I'm testing with a USA iPhone with iOS 13 running on Sprint. Verizon iPhones show the same problem.
Here's C# code reproducing the problem. Changing the value of smartEncoded
from true
to false
or vice versa makes no difference
const string sid = "REDACTED";
const string token = "REDACTED";
const string from = "REDACTED";
const string to = "REDACTED";
const string message = "J'aime l'été... éÉÑñ";
TwilioClient.Init(sid, token);
var msg = MessageResource.Create(
body: message,
from: new Twilio.Types.PhoneNumber(from),
to: new Twilio.Types.PhoneNumber(to),
smartEncoded: true
);
Twilio claims they use GSM-7 to send messages whenever they can use that character set, and fall back to using UCS-2 when they can't.
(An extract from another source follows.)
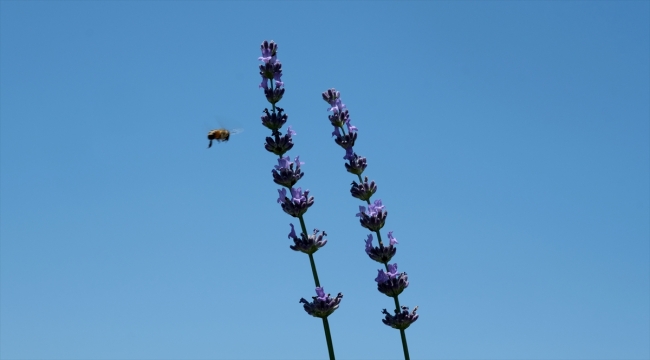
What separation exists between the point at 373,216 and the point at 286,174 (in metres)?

If I send a message that forces Twilio to use UCS-2 encoding everything works fine. For example, appending ®
does the trick. Of course each SMS message sent in UCS-2 has a shorter maximum length.
const string message = "J'aime l'été... éÉÑñ ®";
I must be missing something; Twilio is proud of their message-size optimization feature. How can I fix this?
tl;dr: known issue with some short message service centers may be solved by forcing the message into Unicode (at no additional cost) or by forcing at least two segments (additional cost because you're charged per segment and you'll have more segments).
I asked Twilio Support about the same/a similar issue I am experiencing on Verizon when my GSM-encoded message contains "extended GSM characters" and received the following response:
There is a known encoding issue with messages that are routed to certain Verizon short message service centers. Verizon has many SMSCs (short message service centers) and they are dynamically assigned (i.e. one particular Verizon user may get messages through many different SMSCs at varying times).
Is this issue you are seeing occurring specifically for single-segment messages? If so, it matches an encoding issue we have seen on certain Verizon SMSC's that has been present since 2018. For single-segment SMS, certain Verizon SMSCs may convert "ñ" or other extended GSM characters ((à ò è ì ù ¿ Ñ ñ ¡) to "?" upon delivery.
Unfortunately, we do not have additional device-related specifics, aside from the fact that this impacts some Verizon SMSCs.
To avoid this issue, we recommend the following:
Option 1: Force the message to be sent as Unicode by including a non-GSM character. To send the message in unicode without adding extra cost by sending >160 characters you can include the Punctuation Space with the message. It looks just like a regular space, but because it's outside of the regular GSM-7 range it will cause the entire message to be converted to Unicode and the accents will come through correctly. Would you be able to test this as a workaround? Please note that USC2 messages will be limited to 70 chars per segment.
Option 2: Ensure the message is more than 1 segment long in GSM encoding.
Per https://www.twilio.com/docs/sms/services/smart-encoding-char-list the "Punctuation Space" is U+2008
.
Note that Twilio charges per segment, so if you choose option 2 you'll be paying more because you'll be sending more segments.
Twilio offers this tool for you to understand what encoding will be used for your message and how many segments it will require.